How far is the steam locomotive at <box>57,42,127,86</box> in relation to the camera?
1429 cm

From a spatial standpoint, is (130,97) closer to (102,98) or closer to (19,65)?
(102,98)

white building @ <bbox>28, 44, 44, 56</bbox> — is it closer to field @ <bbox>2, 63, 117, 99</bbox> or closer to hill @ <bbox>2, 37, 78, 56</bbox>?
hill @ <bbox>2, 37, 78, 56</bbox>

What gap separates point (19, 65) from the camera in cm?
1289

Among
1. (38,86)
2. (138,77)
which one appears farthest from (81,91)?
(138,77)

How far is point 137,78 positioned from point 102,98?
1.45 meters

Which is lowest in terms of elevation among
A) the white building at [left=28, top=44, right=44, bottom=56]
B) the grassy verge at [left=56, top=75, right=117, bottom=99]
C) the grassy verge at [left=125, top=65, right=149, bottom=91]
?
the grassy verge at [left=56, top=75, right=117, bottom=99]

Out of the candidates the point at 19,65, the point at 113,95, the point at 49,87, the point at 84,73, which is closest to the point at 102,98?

* * *

▶ PROBLEM TO SOLVE
Render as a JSON list of strings, one string per line with blank lines left out, the records beginning at the line that contains "white building @" and running through the end of the records.

▶ EXERCISE SOLUTION
[
  "white building @ <bbox>28, 44, 44, 56</bbox> — is it closer to field @ <bbox>2, 63, 117, 99</bbox> or closer to hill @ <bbox>2, 37, 78, 56</bbox>?",
  "hill @ <bbox>2, 37, 78, 56</bbox>",
  "What gap separates point (19, 65) from the camera in cm?",
  "1289",
  "Among",
  "1. (38,86)",
  "2. (138,77)",
  "which one appears farthest from (81,91)?",
  "(138,77)",
  "How far is point 137,78 positioned from point 102,98?",
  "1.45 meters",
  "Which is lowest in terms of elevation among",
  "A) the white building at [left=28, top=44, right=44, bottom=56]",
  "B) the grassy verge at [left=56, top=75, right=117, bottom=99]",
  "C) the grassy verge at [left=125, top=65, right=149, bottom=91]",
  "?",
  "the grassy verge at [left=56, top=75, right=117, bottom=99]",
  "Out of the candidates the point at 19,65, the point at 113,95, the point at 49,87, the point at 84,73, which is closest to the point at 102,98?"
]